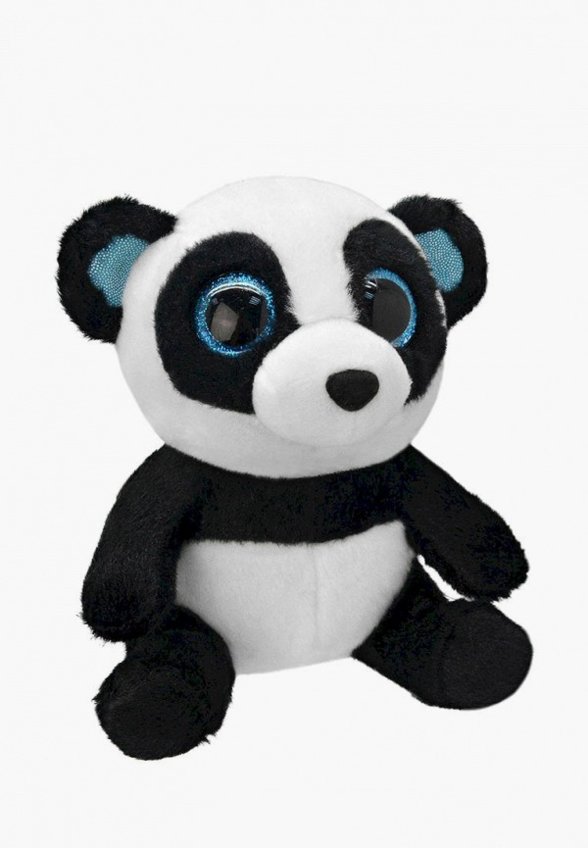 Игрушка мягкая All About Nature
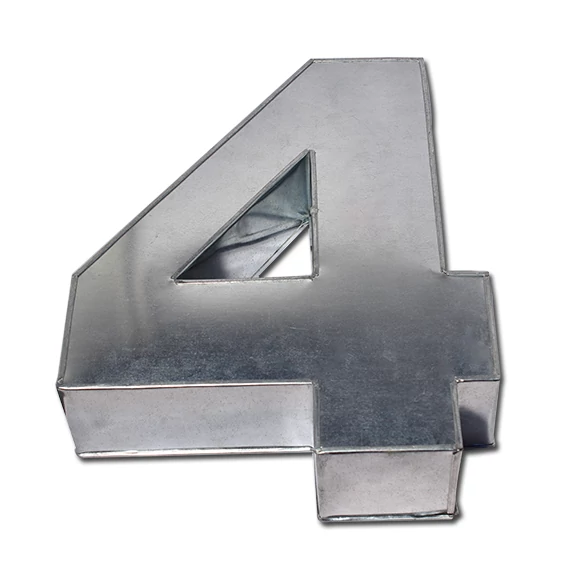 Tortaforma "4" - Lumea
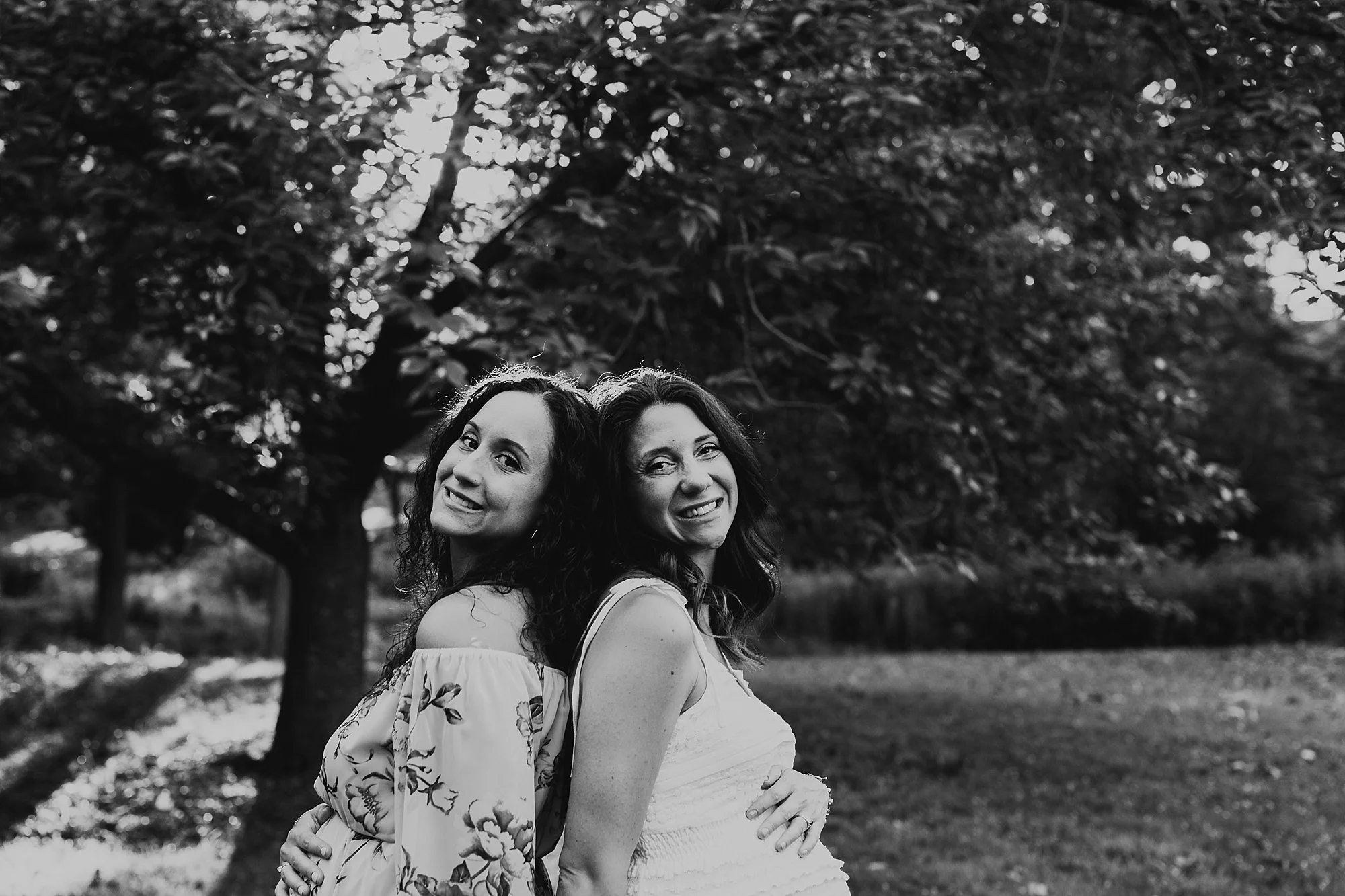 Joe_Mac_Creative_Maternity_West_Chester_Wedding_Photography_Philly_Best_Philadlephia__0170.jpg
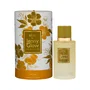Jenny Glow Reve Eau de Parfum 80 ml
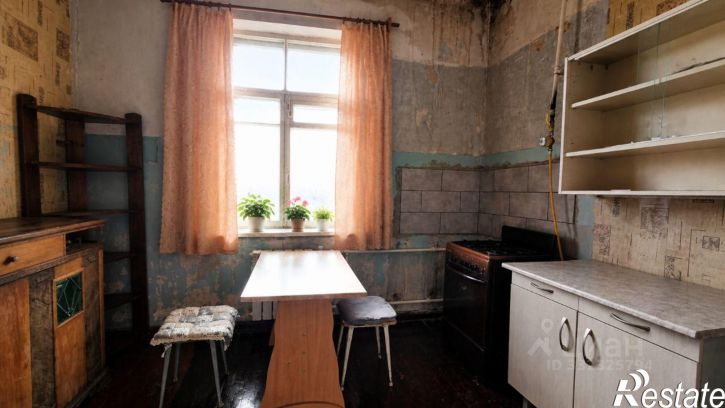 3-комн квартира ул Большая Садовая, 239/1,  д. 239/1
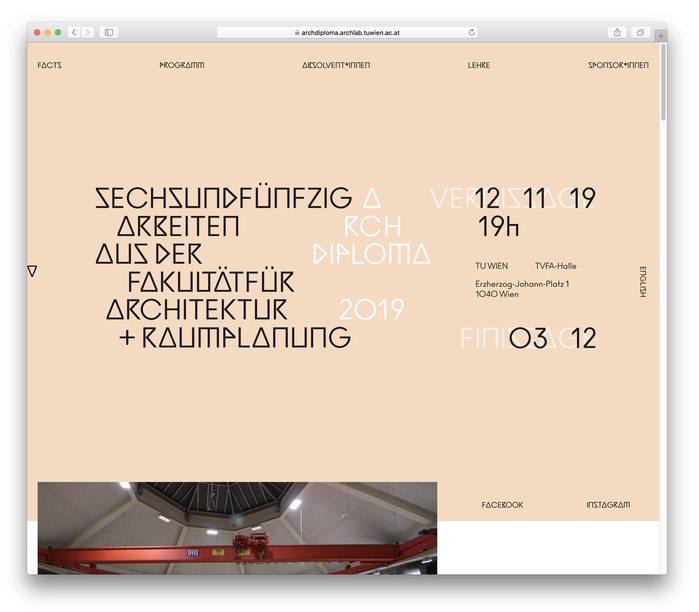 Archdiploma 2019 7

☆ ☆ ☆

■ Exercise details:
Each record above must be retyped exactly, minus its pictures.

■ Solution to this exercise:
 Игрушка мягкая All About Nature
 Tortaforma "4" - Lumea
 Joe_Mac_Creative_Maternity_West_Chester_Wedding_Photography_Philly_Best_Philadlephia__0170.jpg
Jenny Glow Reve Eau de Parfum 80 ml
 3-комн квартира ул Большая Садовая, 239/1,  д. 239/1
 Archdiploma 2019 7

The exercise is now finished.